Спешить действительно не приходилось: бурелом и темнота являли опасное для путников содружество. Катя, однако ж, нарочно взяла в чащу поглубже, чем давеча. Небось не захотят гнаться-то.
– Скажи мне, мой спаситель, с кем сии башибузуки могли изготовляться для драки в сем безлюдном краю? Я, сдается мне, слышал даже пушечную пальбу.
– Может, первая гроза прошла? – Катя придержала ветку, чтобы ученого не задело.
– Едва ли, – Михайлов споткнулся было, но устоял. – Я думал, в здешних краях гарнизонов нету.
Катя призадумалась не на шутку. Спасти незадачливого барина-травника, конечно, следовало, только вот что с ним теперь делать? Не тащить же с собою в Крепость? Обратно в Россию его долго не выпустят, да и выпустят-то только ежели доверятся. А можно ль доверяться такому недотепе? С другой стороны, в Крепости пленником жить не в пример лучше, чем в рабстве у монгол. Будет себе букашек ловить да в книжной избе сидеть. Так его отпустить, пропадет, да и через Катунь не переберется. Кстати сказать, сюда-то он как попал?
– А как тебя, барин, угораздило через реку перемахнуть? – Катя остановилась.
– Не спрашивай, дружок, вспомнить жутко, – Михайлов засмеялся, но как-то жалко.
– А все ж таки?
– Ох, моченьки нет… Я и не собирался на другой берег-то. А башибузуки меня с этой стороны заприметили. А и не подумал худого… – Михайлов засмеялся опять, глядя на Катю ласковым, вроде бы даже согревающим взглядом. – Стою себе на косе да любуюсь, эка ловко ойроты переплавляются. Ухватятся за лошадиные хвосты, а лошадь плывет за них, хоть ее и сносит. В одёже кожаной, чтоб не околеть в холодной воде-то… Еще рукою помахал, вроде как поприветствовал на достигнутом бреге. Тут они меня как хвать арканом! А после этим арканом и увязали в вонючую шкуру, ровно поклажу. Лежу спеленатый, ровно гусеница в куколе, ничего не видать. Эка, думаю, ойротов-то мне хвалили как народец миролюбивый. Тут как потянет меня за ноги, камни затылком считать. К лошади, стало быть, привязали. Так и въехал в воду. Ох и лихо, вьюноша. Сам в слепоте, вокруг бурны волны. Под конец уж дыханье сперло, не чаял живым остаться. Все ж таки не задохся, раскутали поганцы. Это уж я потом скумекал, что монгольцы, не ойроты то были. Однако ж, юный мой спаситель, направляем ли мы стопы дале и ежели направляем, то куда?

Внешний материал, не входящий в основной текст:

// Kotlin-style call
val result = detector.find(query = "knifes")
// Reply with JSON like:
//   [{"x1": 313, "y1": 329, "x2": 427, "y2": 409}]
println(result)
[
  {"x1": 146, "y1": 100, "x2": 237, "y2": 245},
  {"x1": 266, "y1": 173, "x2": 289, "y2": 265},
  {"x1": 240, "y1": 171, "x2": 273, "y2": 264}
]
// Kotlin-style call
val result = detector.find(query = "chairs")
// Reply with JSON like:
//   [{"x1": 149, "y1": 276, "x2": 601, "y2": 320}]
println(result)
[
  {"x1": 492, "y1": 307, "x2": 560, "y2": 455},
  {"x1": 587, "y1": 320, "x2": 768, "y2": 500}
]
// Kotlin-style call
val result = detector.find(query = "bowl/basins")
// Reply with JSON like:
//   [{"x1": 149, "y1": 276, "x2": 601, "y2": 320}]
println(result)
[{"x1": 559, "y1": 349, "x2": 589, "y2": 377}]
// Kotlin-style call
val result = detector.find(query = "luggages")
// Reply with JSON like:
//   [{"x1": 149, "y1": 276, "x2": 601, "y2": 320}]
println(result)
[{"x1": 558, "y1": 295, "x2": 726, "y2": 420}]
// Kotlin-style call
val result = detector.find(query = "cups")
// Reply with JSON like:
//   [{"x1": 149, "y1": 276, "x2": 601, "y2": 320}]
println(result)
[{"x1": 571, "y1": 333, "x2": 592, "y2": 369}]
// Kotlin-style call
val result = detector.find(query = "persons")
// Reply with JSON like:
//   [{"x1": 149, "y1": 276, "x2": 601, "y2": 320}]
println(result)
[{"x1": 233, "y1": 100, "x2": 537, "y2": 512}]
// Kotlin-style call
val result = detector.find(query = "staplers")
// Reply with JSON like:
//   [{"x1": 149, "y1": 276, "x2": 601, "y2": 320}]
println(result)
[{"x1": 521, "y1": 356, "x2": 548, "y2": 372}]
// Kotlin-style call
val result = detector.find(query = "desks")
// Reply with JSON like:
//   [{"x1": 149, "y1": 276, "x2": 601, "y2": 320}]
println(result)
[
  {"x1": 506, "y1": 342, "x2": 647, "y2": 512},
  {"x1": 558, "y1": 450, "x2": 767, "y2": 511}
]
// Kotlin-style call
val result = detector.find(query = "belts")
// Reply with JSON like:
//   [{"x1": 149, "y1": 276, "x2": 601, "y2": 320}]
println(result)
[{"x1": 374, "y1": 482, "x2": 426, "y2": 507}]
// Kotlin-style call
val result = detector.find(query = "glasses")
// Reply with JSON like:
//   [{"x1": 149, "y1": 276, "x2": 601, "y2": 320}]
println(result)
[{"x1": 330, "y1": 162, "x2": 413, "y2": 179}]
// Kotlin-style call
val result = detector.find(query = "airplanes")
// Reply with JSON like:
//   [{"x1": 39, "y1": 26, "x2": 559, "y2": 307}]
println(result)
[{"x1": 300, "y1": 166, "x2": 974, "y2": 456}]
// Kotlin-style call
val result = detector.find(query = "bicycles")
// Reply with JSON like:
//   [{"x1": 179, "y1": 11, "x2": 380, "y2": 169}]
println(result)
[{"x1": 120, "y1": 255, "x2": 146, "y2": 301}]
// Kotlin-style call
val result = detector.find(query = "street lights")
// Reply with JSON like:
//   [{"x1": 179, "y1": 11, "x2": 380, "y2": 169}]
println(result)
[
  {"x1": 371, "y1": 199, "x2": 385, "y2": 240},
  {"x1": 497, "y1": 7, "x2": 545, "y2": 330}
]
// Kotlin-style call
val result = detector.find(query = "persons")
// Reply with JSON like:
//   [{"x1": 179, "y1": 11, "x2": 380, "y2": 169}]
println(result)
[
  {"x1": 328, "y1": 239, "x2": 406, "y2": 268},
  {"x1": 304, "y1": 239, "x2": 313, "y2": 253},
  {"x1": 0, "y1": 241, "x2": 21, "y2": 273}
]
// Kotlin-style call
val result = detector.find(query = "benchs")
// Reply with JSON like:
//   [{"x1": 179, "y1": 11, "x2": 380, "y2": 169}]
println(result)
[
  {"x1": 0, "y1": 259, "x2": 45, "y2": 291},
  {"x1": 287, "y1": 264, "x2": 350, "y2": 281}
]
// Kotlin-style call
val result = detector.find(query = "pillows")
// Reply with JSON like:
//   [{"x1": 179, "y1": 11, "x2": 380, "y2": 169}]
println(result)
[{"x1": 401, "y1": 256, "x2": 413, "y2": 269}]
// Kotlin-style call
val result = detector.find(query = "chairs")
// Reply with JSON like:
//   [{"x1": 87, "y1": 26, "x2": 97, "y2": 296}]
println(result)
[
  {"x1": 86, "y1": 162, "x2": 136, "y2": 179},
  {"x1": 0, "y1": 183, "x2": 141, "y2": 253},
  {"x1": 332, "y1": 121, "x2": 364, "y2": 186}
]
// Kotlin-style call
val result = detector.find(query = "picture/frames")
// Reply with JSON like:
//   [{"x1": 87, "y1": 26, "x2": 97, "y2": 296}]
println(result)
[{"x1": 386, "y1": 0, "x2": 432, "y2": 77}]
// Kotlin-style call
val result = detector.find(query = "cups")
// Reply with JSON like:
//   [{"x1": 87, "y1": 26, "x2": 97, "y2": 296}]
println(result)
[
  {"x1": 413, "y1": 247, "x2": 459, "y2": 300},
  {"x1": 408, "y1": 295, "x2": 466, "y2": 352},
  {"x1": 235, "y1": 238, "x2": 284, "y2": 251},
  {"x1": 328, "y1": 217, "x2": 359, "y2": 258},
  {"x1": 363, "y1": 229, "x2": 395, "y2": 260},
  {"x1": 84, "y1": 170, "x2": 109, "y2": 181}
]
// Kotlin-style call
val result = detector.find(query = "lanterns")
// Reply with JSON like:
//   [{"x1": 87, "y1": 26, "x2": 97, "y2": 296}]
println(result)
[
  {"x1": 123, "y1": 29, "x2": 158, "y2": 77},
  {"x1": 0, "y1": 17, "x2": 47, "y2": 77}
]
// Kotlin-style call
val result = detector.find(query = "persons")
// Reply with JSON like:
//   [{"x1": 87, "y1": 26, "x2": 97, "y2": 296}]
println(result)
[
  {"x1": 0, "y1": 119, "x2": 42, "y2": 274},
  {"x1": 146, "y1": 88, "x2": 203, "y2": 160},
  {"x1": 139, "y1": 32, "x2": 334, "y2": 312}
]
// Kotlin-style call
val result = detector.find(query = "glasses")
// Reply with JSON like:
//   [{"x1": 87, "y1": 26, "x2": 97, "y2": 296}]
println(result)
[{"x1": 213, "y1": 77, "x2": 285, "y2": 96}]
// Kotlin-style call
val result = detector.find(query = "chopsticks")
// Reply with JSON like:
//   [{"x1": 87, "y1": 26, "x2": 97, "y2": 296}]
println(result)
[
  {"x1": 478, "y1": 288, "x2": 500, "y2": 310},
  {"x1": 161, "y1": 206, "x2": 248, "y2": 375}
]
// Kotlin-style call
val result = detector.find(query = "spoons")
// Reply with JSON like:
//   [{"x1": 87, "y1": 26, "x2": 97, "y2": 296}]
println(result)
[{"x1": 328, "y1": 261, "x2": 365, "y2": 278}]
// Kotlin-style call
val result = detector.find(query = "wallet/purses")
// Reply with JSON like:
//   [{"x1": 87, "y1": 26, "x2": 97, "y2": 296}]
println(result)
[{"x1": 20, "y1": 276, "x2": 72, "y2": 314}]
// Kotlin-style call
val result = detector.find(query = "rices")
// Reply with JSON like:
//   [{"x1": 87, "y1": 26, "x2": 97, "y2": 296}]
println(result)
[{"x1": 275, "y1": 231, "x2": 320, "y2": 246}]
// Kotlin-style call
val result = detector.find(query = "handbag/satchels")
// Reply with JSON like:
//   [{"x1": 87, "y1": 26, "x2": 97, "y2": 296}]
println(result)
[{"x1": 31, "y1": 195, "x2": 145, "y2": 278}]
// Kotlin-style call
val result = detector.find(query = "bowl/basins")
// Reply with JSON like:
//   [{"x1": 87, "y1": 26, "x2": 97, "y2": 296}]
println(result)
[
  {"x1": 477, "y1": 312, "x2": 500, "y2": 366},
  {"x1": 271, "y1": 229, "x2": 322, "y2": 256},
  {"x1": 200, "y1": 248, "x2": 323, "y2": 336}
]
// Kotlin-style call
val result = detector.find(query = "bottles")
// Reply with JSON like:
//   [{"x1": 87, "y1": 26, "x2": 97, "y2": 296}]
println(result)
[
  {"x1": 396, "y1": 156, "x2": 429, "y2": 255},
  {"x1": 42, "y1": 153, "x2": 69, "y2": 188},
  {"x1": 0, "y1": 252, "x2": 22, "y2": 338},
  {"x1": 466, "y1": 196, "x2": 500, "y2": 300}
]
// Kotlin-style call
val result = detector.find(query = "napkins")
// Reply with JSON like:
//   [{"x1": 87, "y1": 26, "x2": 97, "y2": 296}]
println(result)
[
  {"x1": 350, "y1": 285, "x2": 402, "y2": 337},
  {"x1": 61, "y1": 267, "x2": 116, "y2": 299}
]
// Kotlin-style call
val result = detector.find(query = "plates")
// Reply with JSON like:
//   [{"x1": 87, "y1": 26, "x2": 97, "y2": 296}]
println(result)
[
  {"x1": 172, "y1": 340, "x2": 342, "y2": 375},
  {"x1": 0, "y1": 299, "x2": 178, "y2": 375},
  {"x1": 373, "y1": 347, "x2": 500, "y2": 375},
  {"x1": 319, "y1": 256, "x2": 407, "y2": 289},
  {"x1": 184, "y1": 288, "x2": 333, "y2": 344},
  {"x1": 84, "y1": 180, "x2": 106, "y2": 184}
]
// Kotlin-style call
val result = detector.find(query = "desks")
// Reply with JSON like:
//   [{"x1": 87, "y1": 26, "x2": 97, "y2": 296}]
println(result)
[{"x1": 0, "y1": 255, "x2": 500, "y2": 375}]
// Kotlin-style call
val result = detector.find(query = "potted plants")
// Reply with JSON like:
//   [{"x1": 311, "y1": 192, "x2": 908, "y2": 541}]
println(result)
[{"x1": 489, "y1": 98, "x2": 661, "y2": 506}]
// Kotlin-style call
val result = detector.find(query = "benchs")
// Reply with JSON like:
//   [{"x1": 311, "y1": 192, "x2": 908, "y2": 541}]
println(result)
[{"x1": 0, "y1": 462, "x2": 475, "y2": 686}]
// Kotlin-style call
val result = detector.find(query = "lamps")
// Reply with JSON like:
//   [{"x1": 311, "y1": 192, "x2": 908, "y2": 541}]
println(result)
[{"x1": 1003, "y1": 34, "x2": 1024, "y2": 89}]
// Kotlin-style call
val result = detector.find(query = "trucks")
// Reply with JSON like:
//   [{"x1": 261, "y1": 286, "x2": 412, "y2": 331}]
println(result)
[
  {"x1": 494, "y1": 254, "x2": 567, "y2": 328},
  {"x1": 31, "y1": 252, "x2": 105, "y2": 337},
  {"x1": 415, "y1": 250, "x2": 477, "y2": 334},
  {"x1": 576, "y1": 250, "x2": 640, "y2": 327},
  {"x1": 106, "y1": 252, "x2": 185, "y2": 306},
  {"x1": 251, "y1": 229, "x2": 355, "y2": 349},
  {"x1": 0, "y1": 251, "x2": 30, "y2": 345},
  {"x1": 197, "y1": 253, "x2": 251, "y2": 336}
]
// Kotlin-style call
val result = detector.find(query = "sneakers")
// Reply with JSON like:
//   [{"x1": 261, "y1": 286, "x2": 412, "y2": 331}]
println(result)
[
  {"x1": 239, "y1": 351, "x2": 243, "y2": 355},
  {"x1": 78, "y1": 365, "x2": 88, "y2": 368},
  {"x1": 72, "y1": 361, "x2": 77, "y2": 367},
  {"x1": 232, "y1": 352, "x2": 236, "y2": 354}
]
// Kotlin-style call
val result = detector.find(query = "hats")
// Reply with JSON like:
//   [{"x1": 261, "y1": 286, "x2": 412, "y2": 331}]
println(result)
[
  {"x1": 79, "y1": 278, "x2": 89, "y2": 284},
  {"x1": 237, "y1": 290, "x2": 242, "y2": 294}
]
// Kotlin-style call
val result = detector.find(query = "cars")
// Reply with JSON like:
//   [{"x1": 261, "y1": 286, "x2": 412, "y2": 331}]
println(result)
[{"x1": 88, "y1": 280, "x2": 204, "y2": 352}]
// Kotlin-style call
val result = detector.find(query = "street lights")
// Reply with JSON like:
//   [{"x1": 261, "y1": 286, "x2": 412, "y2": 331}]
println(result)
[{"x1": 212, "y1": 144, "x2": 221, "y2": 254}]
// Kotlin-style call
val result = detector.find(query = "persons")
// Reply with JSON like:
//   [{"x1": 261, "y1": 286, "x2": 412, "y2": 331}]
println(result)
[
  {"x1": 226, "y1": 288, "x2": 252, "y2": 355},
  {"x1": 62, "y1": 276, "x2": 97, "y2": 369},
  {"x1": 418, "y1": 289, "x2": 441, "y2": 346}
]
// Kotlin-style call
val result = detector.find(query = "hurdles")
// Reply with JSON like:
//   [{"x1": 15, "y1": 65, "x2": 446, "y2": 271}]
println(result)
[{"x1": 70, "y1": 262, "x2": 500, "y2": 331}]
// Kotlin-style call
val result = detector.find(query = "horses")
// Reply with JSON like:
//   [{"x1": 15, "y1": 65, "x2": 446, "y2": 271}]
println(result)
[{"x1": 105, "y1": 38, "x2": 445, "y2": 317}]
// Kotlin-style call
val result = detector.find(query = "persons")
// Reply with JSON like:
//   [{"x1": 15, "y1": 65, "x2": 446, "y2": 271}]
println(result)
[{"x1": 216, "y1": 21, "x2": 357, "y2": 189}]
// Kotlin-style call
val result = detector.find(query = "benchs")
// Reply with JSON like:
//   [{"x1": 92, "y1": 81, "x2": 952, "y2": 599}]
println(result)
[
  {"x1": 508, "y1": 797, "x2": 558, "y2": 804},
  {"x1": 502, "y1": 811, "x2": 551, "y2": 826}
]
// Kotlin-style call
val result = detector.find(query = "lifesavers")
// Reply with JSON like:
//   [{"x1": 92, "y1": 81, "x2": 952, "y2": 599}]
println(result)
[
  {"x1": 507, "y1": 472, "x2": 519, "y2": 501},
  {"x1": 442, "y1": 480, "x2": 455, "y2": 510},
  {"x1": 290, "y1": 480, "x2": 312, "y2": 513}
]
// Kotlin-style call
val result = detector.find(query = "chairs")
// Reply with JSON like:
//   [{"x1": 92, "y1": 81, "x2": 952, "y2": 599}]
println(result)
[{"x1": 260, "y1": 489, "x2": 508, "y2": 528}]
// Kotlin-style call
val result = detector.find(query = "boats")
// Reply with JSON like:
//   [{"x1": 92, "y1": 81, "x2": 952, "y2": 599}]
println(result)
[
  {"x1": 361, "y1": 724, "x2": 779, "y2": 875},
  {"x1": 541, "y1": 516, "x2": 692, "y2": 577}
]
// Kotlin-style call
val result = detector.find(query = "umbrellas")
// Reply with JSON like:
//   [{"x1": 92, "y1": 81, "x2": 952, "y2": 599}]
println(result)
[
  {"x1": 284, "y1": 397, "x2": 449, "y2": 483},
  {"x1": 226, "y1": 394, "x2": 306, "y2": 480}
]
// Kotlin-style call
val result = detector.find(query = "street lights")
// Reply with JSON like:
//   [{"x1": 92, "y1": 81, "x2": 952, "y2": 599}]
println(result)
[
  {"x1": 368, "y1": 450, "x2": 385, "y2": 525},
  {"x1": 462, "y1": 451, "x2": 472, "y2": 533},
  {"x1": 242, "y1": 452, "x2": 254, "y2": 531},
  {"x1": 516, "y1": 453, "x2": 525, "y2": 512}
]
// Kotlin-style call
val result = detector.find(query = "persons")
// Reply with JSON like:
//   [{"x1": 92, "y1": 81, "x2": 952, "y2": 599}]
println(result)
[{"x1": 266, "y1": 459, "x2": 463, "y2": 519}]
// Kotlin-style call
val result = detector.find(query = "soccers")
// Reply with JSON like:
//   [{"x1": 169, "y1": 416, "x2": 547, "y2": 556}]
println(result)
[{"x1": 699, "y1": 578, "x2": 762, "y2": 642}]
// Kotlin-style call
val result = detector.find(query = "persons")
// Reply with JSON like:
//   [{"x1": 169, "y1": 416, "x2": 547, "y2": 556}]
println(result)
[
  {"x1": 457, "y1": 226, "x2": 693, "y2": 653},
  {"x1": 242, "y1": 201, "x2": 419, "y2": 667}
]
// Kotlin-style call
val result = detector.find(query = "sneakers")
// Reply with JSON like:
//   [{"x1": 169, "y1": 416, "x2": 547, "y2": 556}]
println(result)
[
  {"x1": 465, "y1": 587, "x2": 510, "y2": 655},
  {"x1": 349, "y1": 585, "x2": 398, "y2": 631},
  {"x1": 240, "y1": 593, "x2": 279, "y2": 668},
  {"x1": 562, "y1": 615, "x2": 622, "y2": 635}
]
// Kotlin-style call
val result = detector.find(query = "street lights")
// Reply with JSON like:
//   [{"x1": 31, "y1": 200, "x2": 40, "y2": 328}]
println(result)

– В одно место, – Катя, наконец, решилась. – Там, барин, люди поумней меня, разберутся, как с тобою быть.
Михайлов улыбнулся одними глазами – с выражением довольства в лице.
Глава XXVII
– Как же я виноват перед тобою, маленькая Нелли, – сокрушался отец Модест. – Но кто ж мог помыслить, что трое ордынцев прорвутся в Крепость?! Экий позор! Предки б нам сегодни в глаза наплевали.
К ночи тартары оттянулись от стен, но, по кострам судя, не ушли далеко. Князь Андрей Львович предрекал, что после второго приступа поганые повернут-таки восвояси, и с вылазкою решено было повременить.
– Отче, а из чего Нифонт столь странен? – спросила Нелли. Золотой щиток словно бы прожигал ей карман сюртучка, но вытаскивать его она медлила. Пусть колье не корона, только кровною родней от сего обстоятельства негритянка Настасья Петровна ей не сделалась. Она проверит сперва одна, во всяком случае, незачем обнадеживать отца Модеста.
– Странен? – Отец Модест поднял бровь. – Чем же?
– Правил приличия не блюдет.
– Блюдет, и еще как. Только применительно к такому человеку, как он, прилично совсем иное, чем для прочих.